In Malone, while the Court‘s majority planted its decision, as do we in this case of Vulcan, squarely upon the 1951 amendments which were construed to authorize payment of unemployment compensation benefits during a vacation period to employees whose weekly vacation pay was less in amount than their weekly benefit rate under the act, instead of expressly overruling Dach, its facts were purportedly distinguished and, thus, it was held not controlling of decision in Malone. The fact differences between Dach and Malone are not significant to the rationale of the decision made in Dach, as clearly demonstrated by Mr. Justice CARR‘S dissent in Malone; nor are they significant to the rationale of decision in Malone, that decision, like the present one, having been made, as Judge Thomas Murphy perceptively observed, on the basis of the 1951 amendments. Accordingly, Dach should have been expressly overruled in Malone rather than distinguished on its facts. We correct that error now. Dach is overruled.

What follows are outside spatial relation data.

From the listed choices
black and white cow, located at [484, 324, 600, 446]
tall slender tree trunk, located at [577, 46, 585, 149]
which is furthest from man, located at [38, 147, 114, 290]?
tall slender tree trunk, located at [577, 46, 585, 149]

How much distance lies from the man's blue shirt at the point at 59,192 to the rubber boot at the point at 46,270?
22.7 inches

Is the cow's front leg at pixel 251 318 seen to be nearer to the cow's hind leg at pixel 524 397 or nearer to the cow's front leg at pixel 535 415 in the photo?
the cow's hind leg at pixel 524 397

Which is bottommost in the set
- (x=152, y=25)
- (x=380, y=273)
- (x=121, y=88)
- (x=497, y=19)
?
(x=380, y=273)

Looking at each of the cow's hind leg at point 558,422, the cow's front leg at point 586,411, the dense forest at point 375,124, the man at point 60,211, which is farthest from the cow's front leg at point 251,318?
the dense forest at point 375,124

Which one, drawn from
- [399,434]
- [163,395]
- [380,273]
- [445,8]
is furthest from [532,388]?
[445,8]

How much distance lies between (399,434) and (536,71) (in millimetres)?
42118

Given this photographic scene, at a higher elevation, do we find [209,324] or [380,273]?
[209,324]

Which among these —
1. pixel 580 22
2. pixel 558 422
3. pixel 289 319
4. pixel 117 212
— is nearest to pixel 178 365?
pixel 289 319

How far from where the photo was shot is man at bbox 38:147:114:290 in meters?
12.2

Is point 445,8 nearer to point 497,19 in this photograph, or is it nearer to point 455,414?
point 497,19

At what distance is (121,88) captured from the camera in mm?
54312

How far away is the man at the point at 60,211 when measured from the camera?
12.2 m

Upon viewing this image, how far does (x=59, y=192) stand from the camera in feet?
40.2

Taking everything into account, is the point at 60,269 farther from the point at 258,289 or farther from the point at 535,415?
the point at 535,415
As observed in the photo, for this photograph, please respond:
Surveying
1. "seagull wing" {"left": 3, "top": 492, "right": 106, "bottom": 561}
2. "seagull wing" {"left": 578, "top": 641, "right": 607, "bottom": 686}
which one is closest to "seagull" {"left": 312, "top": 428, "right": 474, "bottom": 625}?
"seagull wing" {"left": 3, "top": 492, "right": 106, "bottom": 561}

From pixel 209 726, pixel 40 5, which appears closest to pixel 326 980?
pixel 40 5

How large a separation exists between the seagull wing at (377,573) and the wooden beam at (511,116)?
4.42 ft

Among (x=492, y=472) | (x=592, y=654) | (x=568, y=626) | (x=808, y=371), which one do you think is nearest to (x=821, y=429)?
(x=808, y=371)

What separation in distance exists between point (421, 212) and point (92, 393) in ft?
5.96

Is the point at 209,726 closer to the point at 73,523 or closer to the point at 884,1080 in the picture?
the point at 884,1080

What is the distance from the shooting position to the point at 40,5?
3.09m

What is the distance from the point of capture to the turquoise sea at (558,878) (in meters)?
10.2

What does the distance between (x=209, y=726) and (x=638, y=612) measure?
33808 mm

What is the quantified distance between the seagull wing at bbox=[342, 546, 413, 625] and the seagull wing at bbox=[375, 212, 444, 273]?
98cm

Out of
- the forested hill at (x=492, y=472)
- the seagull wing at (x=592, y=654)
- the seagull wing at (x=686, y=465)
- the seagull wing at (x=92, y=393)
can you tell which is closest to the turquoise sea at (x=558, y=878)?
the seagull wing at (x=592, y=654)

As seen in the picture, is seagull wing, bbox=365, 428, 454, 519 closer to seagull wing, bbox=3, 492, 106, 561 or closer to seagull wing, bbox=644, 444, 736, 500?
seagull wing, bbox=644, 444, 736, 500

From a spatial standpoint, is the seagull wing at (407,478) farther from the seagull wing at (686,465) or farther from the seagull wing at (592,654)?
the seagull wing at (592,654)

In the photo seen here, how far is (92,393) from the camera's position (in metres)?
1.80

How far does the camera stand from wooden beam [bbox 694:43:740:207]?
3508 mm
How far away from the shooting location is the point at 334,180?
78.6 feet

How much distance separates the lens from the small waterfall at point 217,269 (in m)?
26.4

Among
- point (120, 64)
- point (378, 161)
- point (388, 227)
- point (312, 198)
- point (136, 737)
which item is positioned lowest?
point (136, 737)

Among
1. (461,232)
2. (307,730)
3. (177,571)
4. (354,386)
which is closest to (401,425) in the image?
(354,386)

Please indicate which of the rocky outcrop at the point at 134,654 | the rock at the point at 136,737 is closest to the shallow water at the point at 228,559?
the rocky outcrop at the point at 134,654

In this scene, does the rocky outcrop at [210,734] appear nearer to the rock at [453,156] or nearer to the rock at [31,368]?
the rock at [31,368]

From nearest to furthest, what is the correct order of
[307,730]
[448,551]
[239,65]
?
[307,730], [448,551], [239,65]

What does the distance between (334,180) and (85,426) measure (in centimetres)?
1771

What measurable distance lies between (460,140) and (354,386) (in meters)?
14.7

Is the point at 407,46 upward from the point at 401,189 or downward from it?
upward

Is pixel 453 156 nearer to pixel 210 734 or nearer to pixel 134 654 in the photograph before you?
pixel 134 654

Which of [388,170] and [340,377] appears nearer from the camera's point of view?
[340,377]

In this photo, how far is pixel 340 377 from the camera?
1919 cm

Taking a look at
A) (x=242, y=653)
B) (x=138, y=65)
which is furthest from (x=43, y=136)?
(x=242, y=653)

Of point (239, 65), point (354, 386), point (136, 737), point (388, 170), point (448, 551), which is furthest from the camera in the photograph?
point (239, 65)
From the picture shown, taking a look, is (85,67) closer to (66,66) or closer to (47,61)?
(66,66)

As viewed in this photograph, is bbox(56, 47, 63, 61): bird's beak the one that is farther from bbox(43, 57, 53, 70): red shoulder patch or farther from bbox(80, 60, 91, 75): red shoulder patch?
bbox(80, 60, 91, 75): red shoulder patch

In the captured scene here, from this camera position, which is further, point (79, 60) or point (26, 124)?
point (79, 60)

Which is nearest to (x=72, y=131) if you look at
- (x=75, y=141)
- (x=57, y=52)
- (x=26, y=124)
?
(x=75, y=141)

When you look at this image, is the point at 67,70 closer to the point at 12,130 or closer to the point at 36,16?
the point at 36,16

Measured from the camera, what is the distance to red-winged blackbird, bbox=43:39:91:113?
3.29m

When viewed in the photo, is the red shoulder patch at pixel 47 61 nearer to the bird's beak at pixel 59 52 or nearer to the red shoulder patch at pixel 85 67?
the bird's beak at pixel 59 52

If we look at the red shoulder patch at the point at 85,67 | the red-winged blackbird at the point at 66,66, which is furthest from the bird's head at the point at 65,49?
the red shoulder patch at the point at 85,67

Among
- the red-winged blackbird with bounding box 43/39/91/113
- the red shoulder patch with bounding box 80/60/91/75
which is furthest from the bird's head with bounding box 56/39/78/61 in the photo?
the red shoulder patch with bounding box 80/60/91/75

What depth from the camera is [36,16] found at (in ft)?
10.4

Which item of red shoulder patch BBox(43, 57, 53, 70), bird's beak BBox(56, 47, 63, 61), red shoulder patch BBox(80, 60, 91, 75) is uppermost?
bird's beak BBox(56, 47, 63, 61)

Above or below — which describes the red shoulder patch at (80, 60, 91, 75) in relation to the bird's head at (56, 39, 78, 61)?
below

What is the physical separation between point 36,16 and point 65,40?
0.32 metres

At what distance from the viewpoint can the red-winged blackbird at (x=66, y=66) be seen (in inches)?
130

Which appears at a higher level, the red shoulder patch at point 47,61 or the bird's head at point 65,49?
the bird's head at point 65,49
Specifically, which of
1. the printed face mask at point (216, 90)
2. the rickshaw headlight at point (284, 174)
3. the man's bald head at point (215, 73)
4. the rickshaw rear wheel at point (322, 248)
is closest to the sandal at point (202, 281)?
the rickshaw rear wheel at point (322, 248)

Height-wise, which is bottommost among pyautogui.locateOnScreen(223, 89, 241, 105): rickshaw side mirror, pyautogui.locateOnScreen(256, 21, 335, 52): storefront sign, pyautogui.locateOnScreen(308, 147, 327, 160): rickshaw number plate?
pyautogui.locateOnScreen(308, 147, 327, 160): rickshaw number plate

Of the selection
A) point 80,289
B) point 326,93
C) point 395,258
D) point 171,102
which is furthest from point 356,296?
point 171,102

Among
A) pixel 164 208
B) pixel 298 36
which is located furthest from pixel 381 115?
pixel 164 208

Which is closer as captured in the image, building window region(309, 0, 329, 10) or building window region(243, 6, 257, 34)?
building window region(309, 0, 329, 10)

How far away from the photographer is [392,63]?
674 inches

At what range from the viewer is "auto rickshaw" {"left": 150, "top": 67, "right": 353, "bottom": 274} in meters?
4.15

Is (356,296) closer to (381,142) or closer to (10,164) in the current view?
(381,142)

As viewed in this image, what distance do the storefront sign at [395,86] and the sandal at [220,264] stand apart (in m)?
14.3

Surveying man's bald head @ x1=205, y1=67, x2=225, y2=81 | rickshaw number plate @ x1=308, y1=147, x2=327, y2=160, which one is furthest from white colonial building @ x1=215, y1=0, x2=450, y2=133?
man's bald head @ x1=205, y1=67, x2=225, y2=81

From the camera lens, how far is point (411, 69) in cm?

Affirmed. Costs may be taxed.
T. M. KAVANAGH, C. J., and BLACK and SMITH, JJ., concurred with SOURIS, J.
O‘HARA, J. (dissenting). I do not agree that Dach¹ has been overruled by implication, nor that it should be overruled expressly. It should control here. Malone² was correctly distinguished from Dach in the Malone opinion.
In disposition hereof I would, as to all claimants but Sineveck, vacate the order of the circuit judge and affirm the decision of the appeal board for I agree with its finding that the vacation period which extended into September was not within the contract designated time. Hence for that period the claimants, if otherwise eligible, were entitled to benefits.
As to claimant Sineveck, I would vacate the decisions of the circuit court, the appeal board, the referee and the determination and redetermination of the commission, for under Dach since his whole vacation time was within the contract designated period, he is entitled to no benefits.
The cause should be reversed and remanded to the circuit court with directions to enter orders consonant herewith. No costs, a public question.
DETHMERS and KELLY, JJ., concurred with O‘HARA, J.
ADAMS, J., took no part in the decision of this case.
Notes
* Since claimants were entitled to unemployment compensation benefits by the express provisions of section 48 of the act, they could not by any agreement waive their right to such benefits:
“No agreement by an individual to waive, release, or commute his rights to benefits or any other rights under this act from an employer shall be valid.”